A mysterious or fascinating quality. That’s how the dictionary defines the word “intrigue”. I can still readily remember how I felt working in my college photography darkroom, waiting for an image to appear on my photo paper as I gingerly sloshed developer back and forth. It was magical and suspenseful at the same time. That same feeling of intrigue kept with me over the years as I waited for my film to come back from the lab, never truly knowing the results of my photographic efforts until I held them in my hands. It added mystery to the process of photography.
Now with everything photographic being digital, we’ve lost some of that mystery and suspense within our chosen profession, and exchanged it for the immediacy of pixels on our computer monitors. To be fair, we did have Polaroids that removed a portion of the intrigue from our shoots. These days there is still an element of suspense in our work that keeps me engaged. In the photograph shown above, all the elements to create a quality image for my client came together, proving to me once more that photography can still carry with it a little bit of intrigue.
Brand promotion and advertising is incomplete without photographs. The reason behind this is actually related to the psychology of humans. We are more attracted to the photographs printed in the newspapers and magazines than the written commercial messages. The colorful images help in establishing brand identity and give the customers a brief overview about the product or service which is advertised. In a nutshell it can be said that photography is a very important part of the advertising world and without it, attracting customers to read a print advertisement can be extremely difficult.

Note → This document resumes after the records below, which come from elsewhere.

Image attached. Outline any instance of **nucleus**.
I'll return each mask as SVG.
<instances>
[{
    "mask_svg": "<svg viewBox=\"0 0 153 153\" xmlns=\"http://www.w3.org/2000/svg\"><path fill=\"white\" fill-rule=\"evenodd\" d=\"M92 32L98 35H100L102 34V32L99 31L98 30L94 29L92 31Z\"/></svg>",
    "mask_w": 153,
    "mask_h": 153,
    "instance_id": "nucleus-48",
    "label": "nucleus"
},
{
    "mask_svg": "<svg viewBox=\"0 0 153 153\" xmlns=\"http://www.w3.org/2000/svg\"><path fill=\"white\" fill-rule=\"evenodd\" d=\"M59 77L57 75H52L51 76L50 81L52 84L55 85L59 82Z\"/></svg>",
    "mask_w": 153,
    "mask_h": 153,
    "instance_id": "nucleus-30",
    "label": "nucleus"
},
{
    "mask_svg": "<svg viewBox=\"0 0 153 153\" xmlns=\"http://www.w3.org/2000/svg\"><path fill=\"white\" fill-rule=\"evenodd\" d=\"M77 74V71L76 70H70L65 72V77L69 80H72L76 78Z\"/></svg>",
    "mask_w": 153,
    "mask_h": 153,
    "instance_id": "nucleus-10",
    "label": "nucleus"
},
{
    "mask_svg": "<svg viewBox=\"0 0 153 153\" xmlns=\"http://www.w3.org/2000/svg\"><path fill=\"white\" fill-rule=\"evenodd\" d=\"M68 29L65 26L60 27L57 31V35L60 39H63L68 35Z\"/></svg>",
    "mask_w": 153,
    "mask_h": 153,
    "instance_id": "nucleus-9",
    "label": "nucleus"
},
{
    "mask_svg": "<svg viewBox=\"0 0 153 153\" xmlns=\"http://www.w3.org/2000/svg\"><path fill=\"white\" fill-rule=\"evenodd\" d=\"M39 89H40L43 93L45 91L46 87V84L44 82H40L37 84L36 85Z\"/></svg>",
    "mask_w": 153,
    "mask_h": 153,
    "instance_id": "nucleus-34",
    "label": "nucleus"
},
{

If you need to create an advertisement for publishing on an online portal, newspaper or magazine, then I would suggest you to hire a product photographer. A professional photographer will make sure that the product is captured in the photograph in such a way that all the positive aspects are highlighted and the overall view is attractive. The image that the amateur clicks with a digital camera may have flaws, but professional high resolution cameras can produce flawless images when handled by a commercial photography expert. To add the perfect photograph for the advertising of your products, you should hire a professional photographer.
In case you are dealing in industrial machines and spare parts, then nothing can be better then employing an industrial photographer for creating the images of the machines and spare parts which you offer. The photographers who specialize in industrial photography have a talent for the requirements of your industry, and can capture splendid images for increasing the aesthetic value of your advertisement. A professional photographer can add life to any ordinary advertisement by creating flawless images of your products.